Maryssa Camacho est loin d’être entourée d’inconnus. Alors qu’elle amorce une septième année comme enseignante à l’école East Three d’Inuvik, la plupart de ses élèves étaient déjà dans sa classe l’année précédente.

Non pas qu’ils aient redoublé; c’est plutôt que Maryssa enseigne simultanément aux élèves de 4e, 5e et 6e année, dans le département d’immersion. Alors, les élèves de 5e et de 6e, la plupart du temps, elle leur enseignait aussi l’an passé.

« Ils connaissent la routine », dit Maryssa Camacho.

Les niveaux combinés comportent leur lot de défis. « Enseigner un triple niveau de mathématiques, c’est un peu dur, commente l’enseignante. Le reste, ça va assez bien, même l’écriture. »

L’école East Three à Inuvik, dans les Territoires du Nord-Ouest, en 2013. (Philippe Morin/Radio-Canada)
L’immersion dès la maternelle

Un peu plus de 80 élèves fréquentent l’immersion française à Inuvik, de la prématernelle à la 9e année. Ceux et celles qui veulent faire leurs études secondaires dans la langue de Richard Desjardins sans avoir à s’exiler doivent le faire en ligne.

À moins qu’ils ne proviennent d’une autre école où ils suivaient un programme d’immersion française, les jeunes doivent entrer en immersion dès la 1re année. Exceptionnellement, on intégrera un élève à partir de la 2e année, mais c’est plus difficile pour l’élève, observe Maryssa Camacho.
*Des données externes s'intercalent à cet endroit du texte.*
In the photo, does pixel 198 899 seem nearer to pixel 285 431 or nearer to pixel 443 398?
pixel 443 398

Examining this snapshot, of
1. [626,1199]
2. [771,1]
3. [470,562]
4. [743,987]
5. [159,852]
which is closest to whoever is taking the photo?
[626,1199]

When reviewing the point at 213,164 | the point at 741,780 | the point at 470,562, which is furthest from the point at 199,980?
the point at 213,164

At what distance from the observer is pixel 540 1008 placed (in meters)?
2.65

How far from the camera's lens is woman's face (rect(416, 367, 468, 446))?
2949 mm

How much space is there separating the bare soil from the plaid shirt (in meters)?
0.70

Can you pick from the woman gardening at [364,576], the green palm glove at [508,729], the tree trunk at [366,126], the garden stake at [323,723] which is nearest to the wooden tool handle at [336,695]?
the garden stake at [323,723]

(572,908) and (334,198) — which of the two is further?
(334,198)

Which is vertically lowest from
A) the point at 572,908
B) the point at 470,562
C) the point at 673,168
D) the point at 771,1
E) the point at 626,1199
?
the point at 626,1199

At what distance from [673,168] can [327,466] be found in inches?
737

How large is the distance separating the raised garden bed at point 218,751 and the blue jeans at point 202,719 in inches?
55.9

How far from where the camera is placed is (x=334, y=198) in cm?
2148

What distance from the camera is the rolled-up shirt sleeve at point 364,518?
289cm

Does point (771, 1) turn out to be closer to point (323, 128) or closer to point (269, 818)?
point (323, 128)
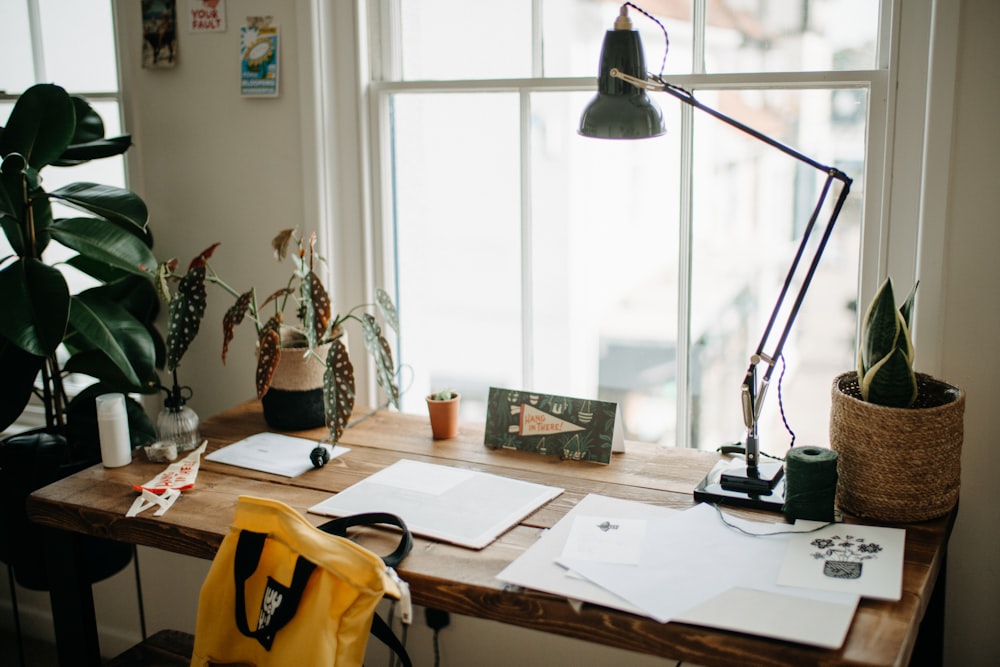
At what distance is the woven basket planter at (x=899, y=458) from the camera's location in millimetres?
1454

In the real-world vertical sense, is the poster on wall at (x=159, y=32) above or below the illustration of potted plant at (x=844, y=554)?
above

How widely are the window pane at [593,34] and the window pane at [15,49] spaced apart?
5.15ft

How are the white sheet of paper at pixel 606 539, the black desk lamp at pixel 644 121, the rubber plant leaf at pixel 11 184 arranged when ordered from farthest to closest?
the rubber plant leaf at pixel 11 184, the black desk lamp at pixel 644 121, the white sheet of paper at pixel 606 539

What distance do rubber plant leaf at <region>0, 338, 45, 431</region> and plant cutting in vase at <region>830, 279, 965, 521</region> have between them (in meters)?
1.72

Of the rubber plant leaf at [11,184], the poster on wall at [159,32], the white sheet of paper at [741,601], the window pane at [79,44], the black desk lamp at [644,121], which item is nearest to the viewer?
the white sheet of paper at [741,601]

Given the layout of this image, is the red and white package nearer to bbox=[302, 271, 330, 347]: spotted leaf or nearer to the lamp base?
bbox=[302, 271, 330, 347]: spotted leaf

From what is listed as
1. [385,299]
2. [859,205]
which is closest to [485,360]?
[385,299]

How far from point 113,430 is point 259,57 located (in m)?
0.95

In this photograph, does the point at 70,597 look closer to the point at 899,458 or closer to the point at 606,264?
the point at 606,264

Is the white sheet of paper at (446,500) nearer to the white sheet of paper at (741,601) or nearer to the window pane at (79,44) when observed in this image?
the white sheet of paper at (741,601)

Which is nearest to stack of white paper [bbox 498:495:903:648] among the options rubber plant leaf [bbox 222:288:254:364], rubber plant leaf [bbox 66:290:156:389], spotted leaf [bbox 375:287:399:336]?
spotted leaf [bbox 375:287:399:336]

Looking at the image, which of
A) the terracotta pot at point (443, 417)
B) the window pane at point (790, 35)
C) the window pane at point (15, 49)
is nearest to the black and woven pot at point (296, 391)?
the terracotta pot at point (443, 417)

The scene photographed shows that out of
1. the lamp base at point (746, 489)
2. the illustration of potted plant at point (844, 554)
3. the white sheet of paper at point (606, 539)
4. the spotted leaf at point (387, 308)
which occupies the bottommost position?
the white sheet of paper at point (606, 539)

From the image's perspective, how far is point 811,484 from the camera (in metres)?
1.47
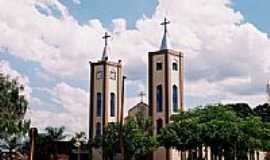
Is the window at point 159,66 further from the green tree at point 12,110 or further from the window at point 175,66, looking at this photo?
the green tree at point 12,110

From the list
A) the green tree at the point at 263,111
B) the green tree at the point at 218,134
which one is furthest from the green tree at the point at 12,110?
the green tree at the point at 263,111

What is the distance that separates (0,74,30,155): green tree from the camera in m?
37.7

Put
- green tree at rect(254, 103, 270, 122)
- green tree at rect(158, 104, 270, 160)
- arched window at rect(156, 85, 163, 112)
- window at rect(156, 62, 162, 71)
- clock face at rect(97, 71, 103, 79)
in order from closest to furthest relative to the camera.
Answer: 1. green tree at rect(158, 104, 270, 160)
2. arched window at rect(156, 85, 163, 112)
3. window at rect(156, 62, 162, 71)
4. green tree at rect(254, 103, 270, 122)
5. clock face at rect(97, 71, 103, 79)

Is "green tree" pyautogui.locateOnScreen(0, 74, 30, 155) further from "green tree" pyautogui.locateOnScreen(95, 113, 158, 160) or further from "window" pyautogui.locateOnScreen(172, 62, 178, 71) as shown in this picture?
"window" pyautogui.locateOnScreen(172, 62, 178, 71)

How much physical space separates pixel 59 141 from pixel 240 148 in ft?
68.3

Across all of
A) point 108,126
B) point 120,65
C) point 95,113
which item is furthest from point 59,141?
point 120,65

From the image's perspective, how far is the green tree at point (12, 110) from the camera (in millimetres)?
37719

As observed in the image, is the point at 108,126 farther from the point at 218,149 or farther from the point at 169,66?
the point at 218,149

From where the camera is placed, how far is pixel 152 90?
67375 millimetres

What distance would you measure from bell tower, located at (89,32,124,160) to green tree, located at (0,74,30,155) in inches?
1233

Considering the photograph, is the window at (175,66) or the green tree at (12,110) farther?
the window at (175,66)

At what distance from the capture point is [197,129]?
1937 inches

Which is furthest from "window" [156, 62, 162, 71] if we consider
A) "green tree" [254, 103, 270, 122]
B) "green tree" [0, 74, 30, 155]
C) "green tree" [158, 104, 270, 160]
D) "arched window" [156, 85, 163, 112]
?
"green tree" [0, 74, 30, 155]

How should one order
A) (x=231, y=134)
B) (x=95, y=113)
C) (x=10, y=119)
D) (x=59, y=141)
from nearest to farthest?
(x=10, y=119), (x=231, y=134), (x=59, y=141), (x=95, y=113)
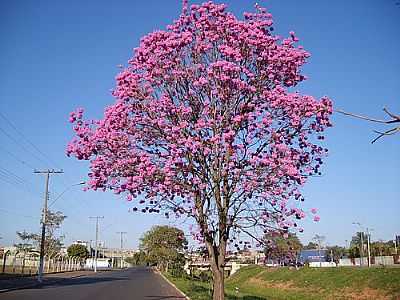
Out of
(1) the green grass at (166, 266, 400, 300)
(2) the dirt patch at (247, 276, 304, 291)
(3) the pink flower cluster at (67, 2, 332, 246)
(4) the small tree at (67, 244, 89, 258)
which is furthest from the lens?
(4) the small tree at (67, 244, 89, 258)

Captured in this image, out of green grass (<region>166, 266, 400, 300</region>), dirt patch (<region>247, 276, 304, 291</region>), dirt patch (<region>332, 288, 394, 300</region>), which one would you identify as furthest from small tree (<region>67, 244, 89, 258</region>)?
dirt patch (<region>332, 288, 394, 300</region>)

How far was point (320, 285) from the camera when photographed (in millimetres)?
41719

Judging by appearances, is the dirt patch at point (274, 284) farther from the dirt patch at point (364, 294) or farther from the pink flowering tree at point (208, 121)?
the pink flowering tree at point (208, 121)

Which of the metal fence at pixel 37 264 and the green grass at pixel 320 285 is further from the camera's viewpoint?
the metal fence at pixel 37 264

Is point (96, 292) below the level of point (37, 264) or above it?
above

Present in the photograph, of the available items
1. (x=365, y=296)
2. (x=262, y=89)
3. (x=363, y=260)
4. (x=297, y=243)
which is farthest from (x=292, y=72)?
(x=363, y=260)

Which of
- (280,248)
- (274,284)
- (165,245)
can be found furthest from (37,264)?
(280,248)

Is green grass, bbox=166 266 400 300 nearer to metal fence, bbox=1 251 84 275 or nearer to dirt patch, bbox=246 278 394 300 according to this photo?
dirt patch, bbox=246 278 394 300

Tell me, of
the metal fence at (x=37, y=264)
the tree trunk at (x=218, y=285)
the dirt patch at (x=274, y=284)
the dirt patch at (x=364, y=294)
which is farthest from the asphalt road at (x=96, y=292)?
the metal fence at (x=37, y=264)

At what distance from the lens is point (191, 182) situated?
12484mm

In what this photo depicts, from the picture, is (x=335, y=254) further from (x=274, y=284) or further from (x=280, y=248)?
(x=280, y=248)

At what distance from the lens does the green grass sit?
1260 inches

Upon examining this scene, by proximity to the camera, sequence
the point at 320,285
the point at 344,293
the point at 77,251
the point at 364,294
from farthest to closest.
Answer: the point at 77,251, the point at 320,285, the point at 344,293, the point at 364,294

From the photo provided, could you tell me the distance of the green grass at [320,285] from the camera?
105 feet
Mais il n’y pas tant de nouveaux élèves. « Souvent, les enfants ont commencé le français ici à la maternelle, dit l’enseignante. C’est assez stable. »

Le parascolaire encore en anglais

Le français n’est pas vraiment utilisé au parascolaire, convient Maryssa Camacho, qui est instructrice de soccer… en anglais.

Un enseignant avait monté un club de jeux il y a deux ans. Hormis cela, un atelier de cirque en français a été offert l’an dernier par un résident de Yellowknife (capitale des Territoires du Nord-Ouest, au sud d’Inuvik) qui se déplace occasionnellement dans le delta du Mackenzie (région où se trouve Inuvik) pour y faire une présentation.

Avis aux producteurs d’activités jeunesse et autres passionnés, il y a amplement d’espace à Inuvik pour de la programmation parascolaire en français.

C’est bénéfique pour les élèves de rencontrer quelqu’un de l’extérieur de la collectivité s’exprimant en français, note l’enseignante d’East Three. Cela rend plus tangible l’utilité de l’apprentissage du français et sort la langue du seul cadre scolaire.

L’invitation est lancée !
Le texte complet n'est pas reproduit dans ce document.